Colocar la salud y el empoderamiento de las mujeres en el centro del desarrollo
9 de Agosto de 2017 a las 12:57


En la Cumbre de Londres sobre la Planificación Familiar, (i) más de 60 asociados se reunieron y prometieron una suma de más de USD 2000 millones para asegurar que otros 120 millones de mujeres y niñas accedan a servicios de planificación familiar voluntaria a más tardar en 2020. Es lo correcto, y es una medida acertada. La economía del futuro exige la participación plena de las mujeres. Decidir ser madre o no, en qué momento y cuántos hijos tener es una de las decisiones más básicas que una mujer puede tomar, y esta opción determina con qué grado de eficacia ella puede participar en la vida económica de la sociedad en que vive.
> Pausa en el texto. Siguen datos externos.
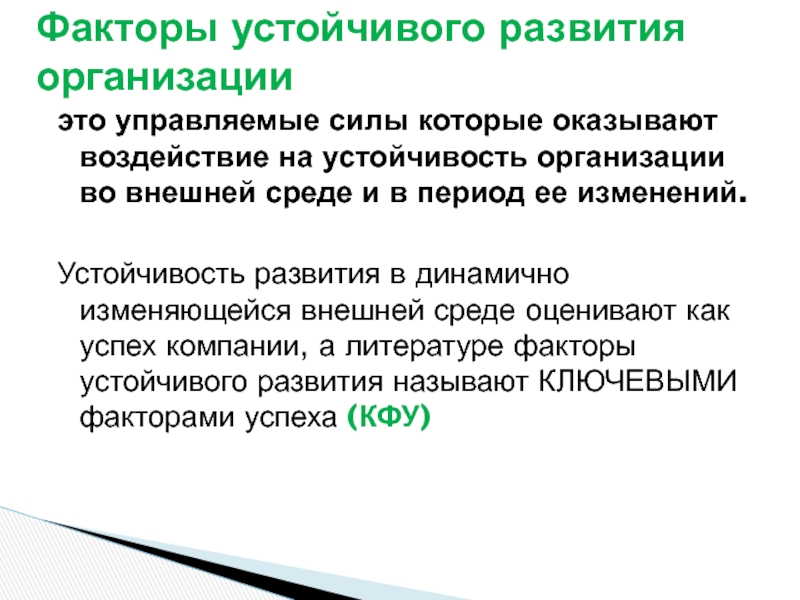 Факторы устойчивого развития организации

это управляемые силы которые оказывают воздействие на устойчивость организации во внешней среде и в период ее изменений.

Устойчивость развития в динамично изменяющейся внешней среде оценивают как успех компании, а литературе факторы устойчивого развития называют КЛЮЧЕВЫМИ факторами успеха (КФУ)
En un estudio realizado en Bangladesh se concluyó que las comunidades con acceso a servicios de planificación familiar registraban tasas de mortalidad infantil un 30 % más bajas; las mujeres recibían salarios un 40 % más altos, y todos los adultos poseían un 25 % más de activos físicos que aquellos de las comunidades donde no existían tales servicios.

Pese a la necesidad de invertir en planificación familiar y el hecho que estos servicios tienen sentido desde el punto de vista económico, la inversión del sector público en este ámbito en los países de ingreso mediano bajo llega solo al 17 %. Las usuarias pagan directamente el 54 % del costo de los anticonceptivos, lo que significa que las mujeres están financiando su propia atención. Los asociados en la tarea del desarrollo, que no han contraído compromisos sustanciales en el tema, son también responsables de un voluminoso y creciente déficit de financiamiento en este ámbito. Esto es inaceptable e insostenible.

El Banco Mundial ha estado invirtiendo durante décadas en planificación familiar como parte de programas amplios de servicios de salud materna y reproductiva. En el último ciclo de la Asociación Internacional de Fomento (AIF), el fondo del Banco para ayudar a los países más pobres, hemos invertido alrededor de USD 1000 millones en salud materna y reproductiva y USD 4000 millones para fortalecer sistemas sanitarios esenciales en la prestación de todos los servicios prioritarios, entre ellos la planificación familiar. Pusimos en marcha una iniciativa regional en 2015 denominada SWEDD, en conjunción con el Fondo de Población de las Naciones Unidas (UNFPA), en los seis países de la región del Sahel en África. Esta iniciativa incluye servicios de salud reproductiva y de nutrición, educación y capacitación para las niñas, redes sólidas de protección social, intervenciones comunitarias para promover el cambio de conducta y actividades de promoción de alto nivel.